Parity of TREE(3)?

Question

The number TREE(3) is somewhat famous for being incomprehensible big. But since it's just a finite number it must have a parity. Is the parity of TREE(3) known?

Answer 1

It seems difficult to determine the parity of TREE(3) without finding the exact sequence in question.

The one thing I can say is, if one takes the "obvious" well-ordering of maximal order type for labelled trees, and then chooses the sequence by using the greedy strategy (always choose the next tree to be the one highest in the ordering that is allowed), then the sequence will have odd length, for any TREE(n). The reason is that one will eventually be down to just one label, and then eventually be forced to choose just paths for the rest of the sequence, as paths of label 1 are the lowest in the well-ordering I mentioned above.

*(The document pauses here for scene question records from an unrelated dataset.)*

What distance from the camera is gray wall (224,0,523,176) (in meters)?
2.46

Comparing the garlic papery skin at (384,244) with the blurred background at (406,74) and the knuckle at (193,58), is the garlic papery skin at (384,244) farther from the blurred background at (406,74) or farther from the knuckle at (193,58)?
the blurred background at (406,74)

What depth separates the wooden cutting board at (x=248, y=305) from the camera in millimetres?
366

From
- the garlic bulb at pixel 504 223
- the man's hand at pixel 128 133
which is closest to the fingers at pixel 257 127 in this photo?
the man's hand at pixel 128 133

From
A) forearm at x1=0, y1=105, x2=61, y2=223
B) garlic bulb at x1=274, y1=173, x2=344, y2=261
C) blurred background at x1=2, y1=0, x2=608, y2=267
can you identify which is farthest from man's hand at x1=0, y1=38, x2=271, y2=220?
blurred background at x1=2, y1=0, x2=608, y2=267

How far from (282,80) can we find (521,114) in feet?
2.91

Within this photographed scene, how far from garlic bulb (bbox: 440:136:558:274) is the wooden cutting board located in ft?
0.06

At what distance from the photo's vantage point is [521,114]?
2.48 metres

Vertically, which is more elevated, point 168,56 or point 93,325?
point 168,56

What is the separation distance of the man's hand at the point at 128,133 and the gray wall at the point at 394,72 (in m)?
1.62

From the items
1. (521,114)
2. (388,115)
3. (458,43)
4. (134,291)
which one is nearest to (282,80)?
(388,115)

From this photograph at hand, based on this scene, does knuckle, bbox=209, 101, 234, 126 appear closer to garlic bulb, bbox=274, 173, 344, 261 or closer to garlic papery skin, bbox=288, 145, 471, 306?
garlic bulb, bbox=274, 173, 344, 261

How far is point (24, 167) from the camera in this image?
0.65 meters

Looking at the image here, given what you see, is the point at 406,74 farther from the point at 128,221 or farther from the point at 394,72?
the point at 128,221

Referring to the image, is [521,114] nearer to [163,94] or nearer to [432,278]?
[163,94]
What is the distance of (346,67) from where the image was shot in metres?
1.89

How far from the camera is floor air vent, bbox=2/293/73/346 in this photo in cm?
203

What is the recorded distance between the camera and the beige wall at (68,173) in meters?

At that point, if we are at the $n$th tree in the sequence, clearly the best option is to let $T_n$ be a path of $n$ vertices, $T_{n+1}$ be a path of $n-1$ vertices, and so on, until $T_{2n-1}$ is just the root, and we are done.

The same argument will hold for any sequence that leaves either monolabelled paths or monolabelled trees of height one for last. As this seems like a natural thing to do, I think the odds are pretty good that TREE(n) is always odd, but of course this is very far from a proof.